Le 9 décembre dernier, le Gouvernement a déclaré un moratoire de trois mois sur la conclusion de contrats d'achat de l'électricité produite par les installations photovoltaïques. Cette décision a suscité bien des inquiétudes. La table ronde du 9 mars tombait à pic, puisque c'était le jour même de l'expiration du moratoire et quelques jours après la publication des nouveaux arrêtés. Elle a réuni, autour du directeur de l'énergie, des représentants des organisations professionnelles - le Syndicat des énergies renouvelables, Enerplan et la Fédération française du bâtiment -, le directeur du Laboratoire d'innovation pour les technologies des énergies nouvelles (Liten) et des représentants de deux entreprises importantes du secteur. Le message que nous voulions faire passer a été entendu : le Sénat est à l'écoute des professionnels du secteur, et il veut voir plus loin que cette nouvelle réglementation, imaginer l'avenir de la filière.

L'Union européenne demande à la France de porter la part des énergies renouvelables à 23 % de sa consommation d'énergie finale brute en 2020, sans préciser quelles doivent être les parts respectives de la biomasse, de la géothermie, de l'éolien, du photovoltaïque et de l'hydraulique. Les 27 pays européens se sont vu assigner des objectifs tenant compte de leur situation initiale.
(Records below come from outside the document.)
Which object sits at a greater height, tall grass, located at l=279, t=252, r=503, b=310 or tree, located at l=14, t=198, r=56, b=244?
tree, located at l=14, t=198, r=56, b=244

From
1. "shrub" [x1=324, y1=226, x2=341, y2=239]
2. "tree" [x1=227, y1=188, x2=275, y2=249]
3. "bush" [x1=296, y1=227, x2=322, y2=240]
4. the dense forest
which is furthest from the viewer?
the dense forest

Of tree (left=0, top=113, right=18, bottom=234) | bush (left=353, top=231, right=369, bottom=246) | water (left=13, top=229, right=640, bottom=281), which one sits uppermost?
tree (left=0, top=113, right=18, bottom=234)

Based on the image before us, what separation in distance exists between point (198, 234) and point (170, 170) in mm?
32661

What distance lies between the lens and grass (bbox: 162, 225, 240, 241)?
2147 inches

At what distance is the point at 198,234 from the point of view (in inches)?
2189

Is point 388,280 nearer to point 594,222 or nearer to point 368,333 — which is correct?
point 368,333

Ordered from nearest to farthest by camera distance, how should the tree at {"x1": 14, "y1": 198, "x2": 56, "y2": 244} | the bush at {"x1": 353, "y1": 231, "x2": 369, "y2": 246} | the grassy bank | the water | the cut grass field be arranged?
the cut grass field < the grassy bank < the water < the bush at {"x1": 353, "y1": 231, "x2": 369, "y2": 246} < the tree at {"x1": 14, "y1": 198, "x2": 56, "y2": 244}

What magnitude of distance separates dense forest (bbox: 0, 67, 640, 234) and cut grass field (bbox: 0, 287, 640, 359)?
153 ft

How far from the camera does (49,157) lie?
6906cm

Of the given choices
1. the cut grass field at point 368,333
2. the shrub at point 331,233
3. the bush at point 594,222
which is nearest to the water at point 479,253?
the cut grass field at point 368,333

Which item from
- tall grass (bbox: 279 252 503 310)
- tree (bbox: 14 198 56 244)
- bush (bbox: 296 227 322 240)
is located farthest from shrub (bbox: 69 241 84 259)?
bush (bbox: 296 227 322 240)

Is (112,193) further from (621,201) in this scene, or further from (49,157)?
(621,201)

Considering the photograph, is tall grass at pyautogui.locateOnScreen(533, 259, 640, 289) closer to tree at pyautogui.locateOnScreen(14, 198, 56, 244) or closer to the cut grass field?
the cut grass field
C'est le Grenelle de l'environnement qui a précisé la part de chaque source d'énergie dans le mix énergétique. Pour le photovoltaïque, un double objectif a été fixé : 1 100 mégawatts-crête d'installations photovoltaïques en 2012 ; 5 400 mégawatts-crête en 2020. Des tarifs assez avantageux ont été mis en place pour rattraper notre retard sur l'Allemagne et l'Espagne.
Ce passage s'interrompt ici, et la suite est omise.